En résumé voici ce que nous dit Alain Badiou. Il reconnaît, comme je le fais lorsque je "coache" un speaker TEDx, l'importance de l'affect. Mais comme lui, je pense que l'affect ne peut conduire seul notre réflexion. Et voici pourquoi (le texte en italique est de moi !):
  1. L'affect conduit à prendre des mesures inutiles et inacceptables. L'Etat d'urgence n'est pas inutile mais pourquoi n'a-t-on pas appliqué nos lois plus tôt ? Pourquoi les juges sont-ils hors du coup ?
  2. L'affect renforce les pulsions identitaires. Le resserrement naturel de la famille en cas de coup dur conduit à faire de l'étranger un bouc-émissaire alors qu'il nous faudrait du discernement, de l'intelligence et des alliances pour vaincre. La vengeance risque remplacer la Justice or ne voudrions-nous pas démontrer que nos valeurs démocratiques valent la peine d'être défendues ?
  3. L'affect conduit à ce que les meurtriers souhaitent faire: occuper toute la scène et créer un "sujet obscur déprimé et vengeur" comme Baader-Meinhof et Ben Laden l'ont réussi autrefois.
Ne rien laisser dans le registre de l'impensable

J'ai bien aimé cette phrase. L'affect nous fait adhérer à une position donnée par l'émotion. C'est naturel. Il nous dispose à l'action et c'est bien. Je le dis à mes intervenants, c'est cette adhésion qui prédispose à bouger et à créer. Souvent les discours sont lénifiants car il n'y a aucune action. Mais là, les événements préparent l'adhésion de la grande majorité. Raison de plus pour ne pas faire n'importe quoi, raison de plus pour nos gouvernants de réfléchir vite et bien à la nature de cette action et à sa profondeur.

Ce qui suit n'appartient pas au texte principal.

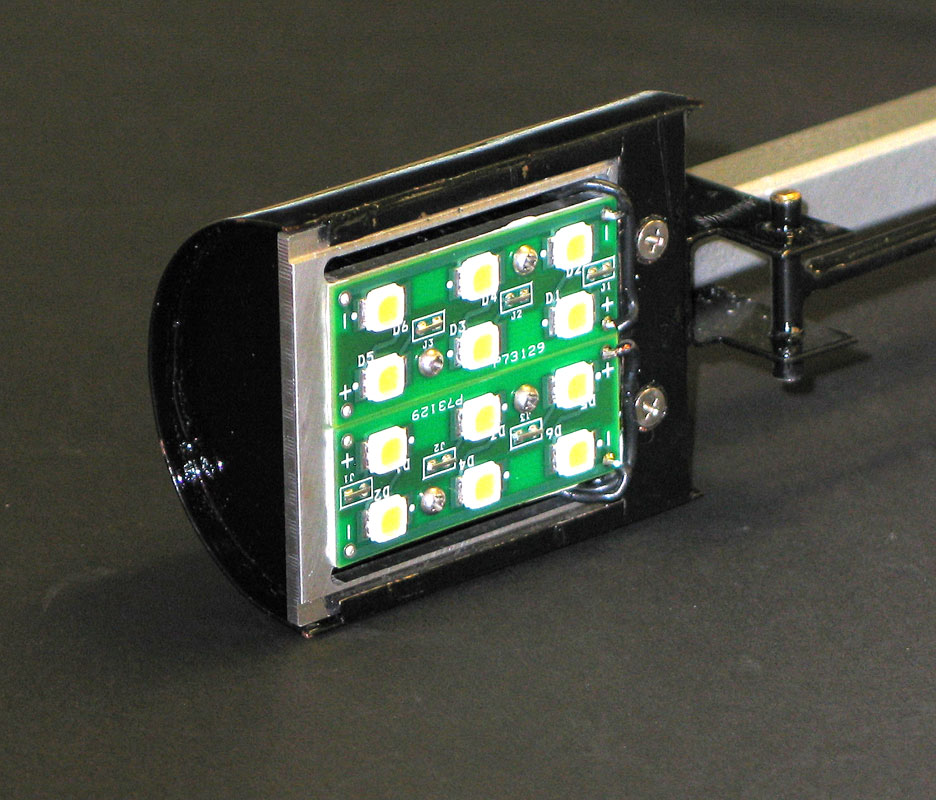The head utilized a custom circuit board with an array of 12 Nichia LEDs, split into two circuits for hi-lo setting. These were mounted to a machined heat sink.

Agir sans réfléchir ou sur un raisonnement biaisé comme ce fut le cas pas l'équipe Rumsfeld-Cheney autour de Bush lors de la seconde guerre d'Irak a conduit au drame (officiellement 150000 civils Irakiens tués !) et (je le pense) in fine à la perte de cette guerre au profit des islamistes radicaux sunnites et de l'ancien ennemi iranien chiite. Ne laissons rien dans le registre de l'impensable dit Badiou, rien de ce qui est humain ne survient par hasard, je traduis cela en refusant de qualifier l'Ennemi de "monstre" car comme disait Montaigne: "tout homme porte en lui la forme entière de l'humaine condition".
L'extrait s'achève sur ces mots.